+++ DOCUMENT PASSAGE +++
Benefit payments may be made in a lump-sum distribution or in installments. The participant or beneficiary is entitled to select the manner in which benefit payments are received subject to the terms of the Plan. If the participant’s vested account balance is $1,000 or less, payment must be made in a lump-sum distribution.

Withdrawals for financial hardship are permitted provided they meet regulations prescribed by the IRS and are for a severe and immediate financial need. The participant must have exhausted all other assets reasonably available, including obtaining a loan from the Plan and any other qualified plan maintained by the Company, prior to obtaining the hardship withdrawal.

(g)
Forfeited Amounts
At December 31, 2018 and 2017 , the balance of non-vested forfeited accounts totaled $189,179 and $461,226 , respectively. These account balances are used to reduce future employer contributions. During the years ended December 31, 2018 and 2017 , forfeited amounts totaling $463,973 and $16,442 , respectively, were used to reduce employer contributions.

2. Summary of Significant Accounting Policies

(a)
Basis of Accounting
The accompanying financial statements have been prepared on the accrual basis of accounting in conformity with U.S. generally accepted accounting principles (“U.S. GAAP”).

(b)
Payments of Benefits
Benefits are recorded when paid.

(c)
Valuation of Investments
The Plan’s investments are stated at fair value. Shares of registered investment companies and United Natural Foods, Inc. common stock are valued at quoted market prices in active markets. Money market funds are valued at cost which approximates fair value. See Note 3 for further discussion of the methods used to determine the fair value of investments held by the Plan.

The Fidelity Managed Income Portfolio and the Wells Fargo Stable Value Fund investment options are common collective trusts that are invested in guaranteed investment contracts deemed to be fully benefit-responsive within the meaning of Financial Accounting Standards Board Accounting Standards Codification (“ASC”) 962-325, Defined Contribution Pension Plans - Investments (Other) and are recorded at fair value.

Purchases and sales of securities are recorded on a trade-date basis. Net appreciation in the fair value of investments includes both realized and unrealized gains and losses. Interest income is recorded on the accrual basis. Dividends are recorded on the ex-dividend date.


7



(d)
Valuation of Notes Receivable from Participants
Notes receivable from participants are measured at their unpaid principal balance plus accrued but unpaid interest. Interest income is recorded on the accrual basis. No allowance for credit losses was recorded at December 31, 2018 or 2017. If a participant ceases to make loan repayments and the Plan Administrator deems the participant loan to be in default, the participant loan balance is reduced to zero and a benefit payment is recorded.

(e)
Administrative Expenses
Administrative expenses as reported on the financial statements include various fees charged to participants for transactions. All other administrative expenses, including legal and audit fees, are paid by the Company.

(f)
Use of Estimates
The preparation of financial statements in conformity with U.S. GAAP requires the Company to make estimates and assumptions that affect the reported amounts of net assets available for benefits and changes therein and disclosure of contingent assets and liabilities at the date of the financial statements. Actual results could differ from these estimates.

(g)
Risks and Uncertainties
The Plan invests in various types of investment securities. Investment securities are exposed to various risks, such as interest rate, market, and credit risks. Due to the level of risk associated with certain investment securities, it is at least reasonably possible that changes in the value of investment securities will occur in the near term and that such changes could materially affect the amounts reported in the Statements of Net Assets Available for Benefits.
+++ GIVEN DATA +++
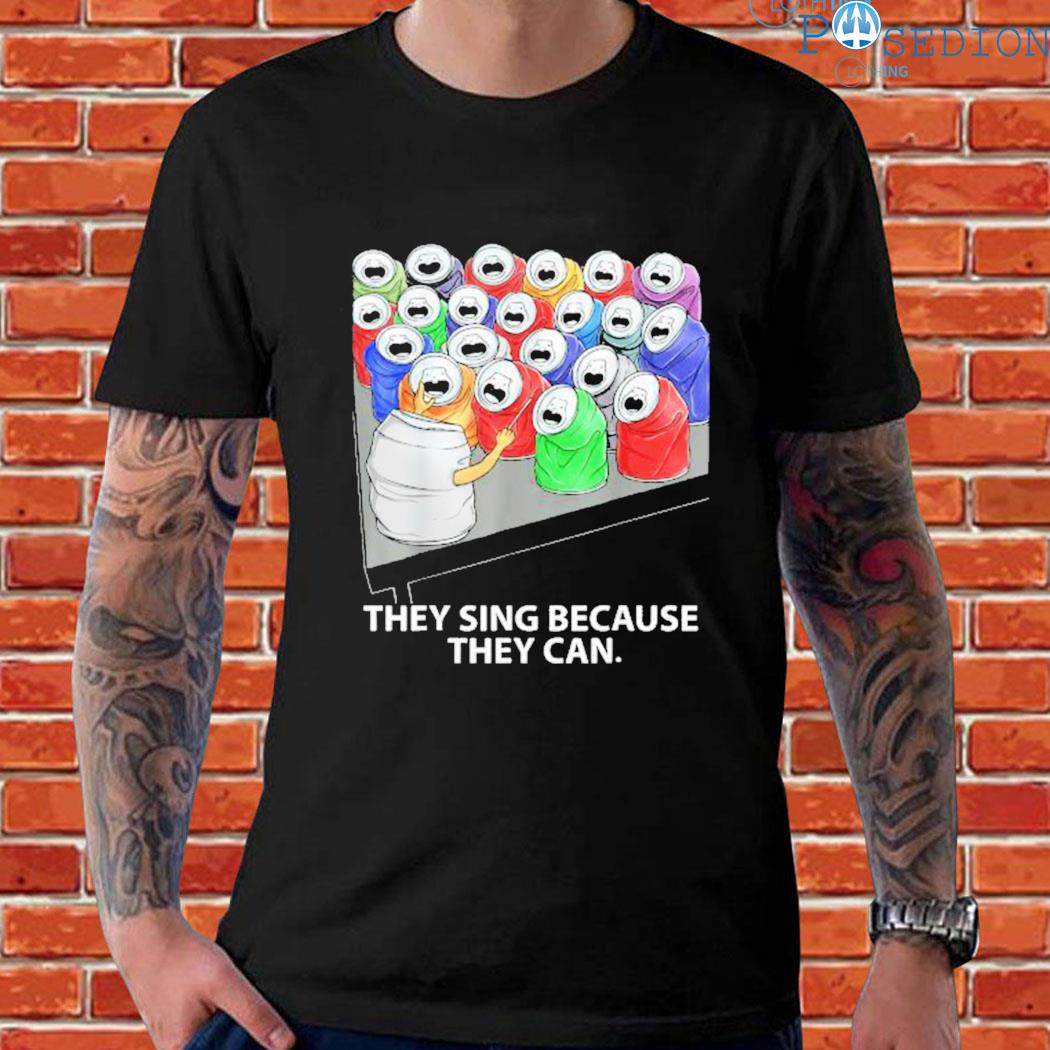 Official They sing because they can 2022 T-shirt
+++
+++ GIVEN DATA +++
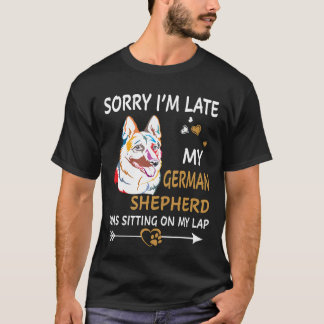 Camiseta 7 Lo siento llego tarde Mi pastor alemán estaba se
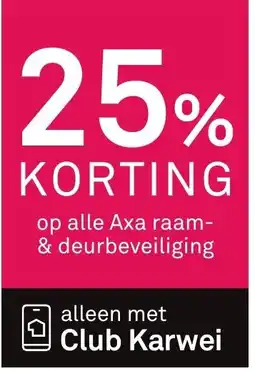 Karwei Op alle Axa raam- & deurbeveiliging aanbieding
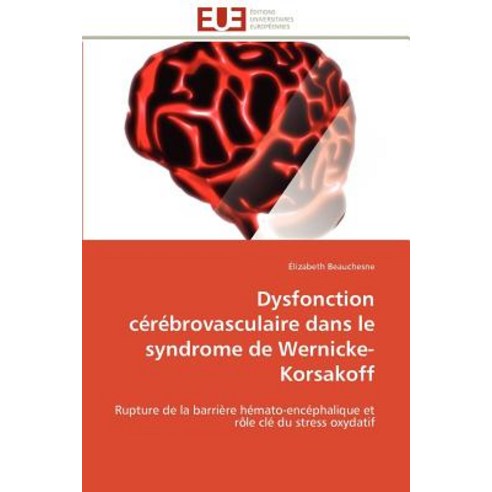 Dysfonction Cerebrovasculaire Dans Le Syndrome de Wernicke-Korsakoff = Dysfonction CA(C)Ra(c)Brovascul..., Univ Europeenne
+++
+++ GIVEN DATA +++
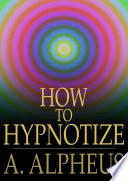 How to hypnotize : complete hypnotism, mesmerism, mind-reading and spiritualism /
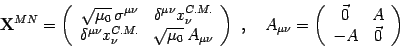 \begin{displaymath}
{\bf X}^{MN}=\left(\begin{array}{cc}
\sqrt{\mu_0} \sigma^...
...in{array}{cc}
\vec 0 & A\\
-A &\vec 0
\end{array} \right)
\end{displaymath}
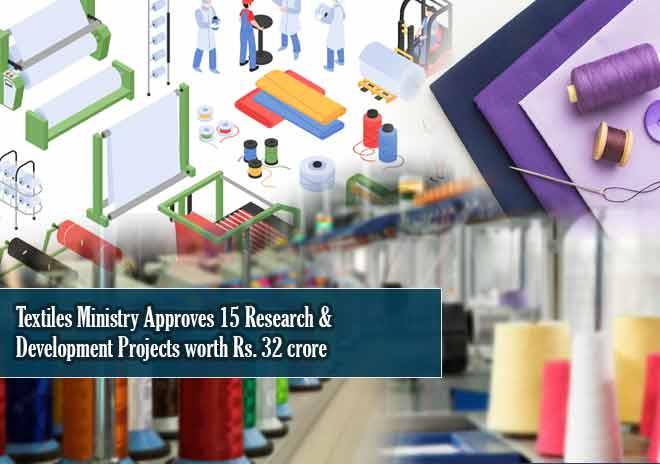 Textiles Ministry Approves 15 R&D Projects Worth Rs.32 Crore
+++
> EXPLORE THE MATERIAL
1. In the plan passage, how must payment be made when a participant's vested account balance is $1,000 or less?
2. Please reproduce the part of the plan passage starting with "Risks and Uncertainties" and going on through "Available for Benefits.".
Rely only on the plan passage, not on the entries.

> WRITTEN ANSWERS
1. In a lump-sum distribution.

2.
Risks and Uncertainties
The Plan invests in various types of investment securities. Investment securities are exposed to various risks, such as interest rate, market, and credit risks. Due to the level of risk associated with certain investment securities, it is at least reasonably possible that changes in the value of investment securities will occur in the near term and that such changes could materially affect the amounts reported in the Statements of Net Assets Available for Benefits.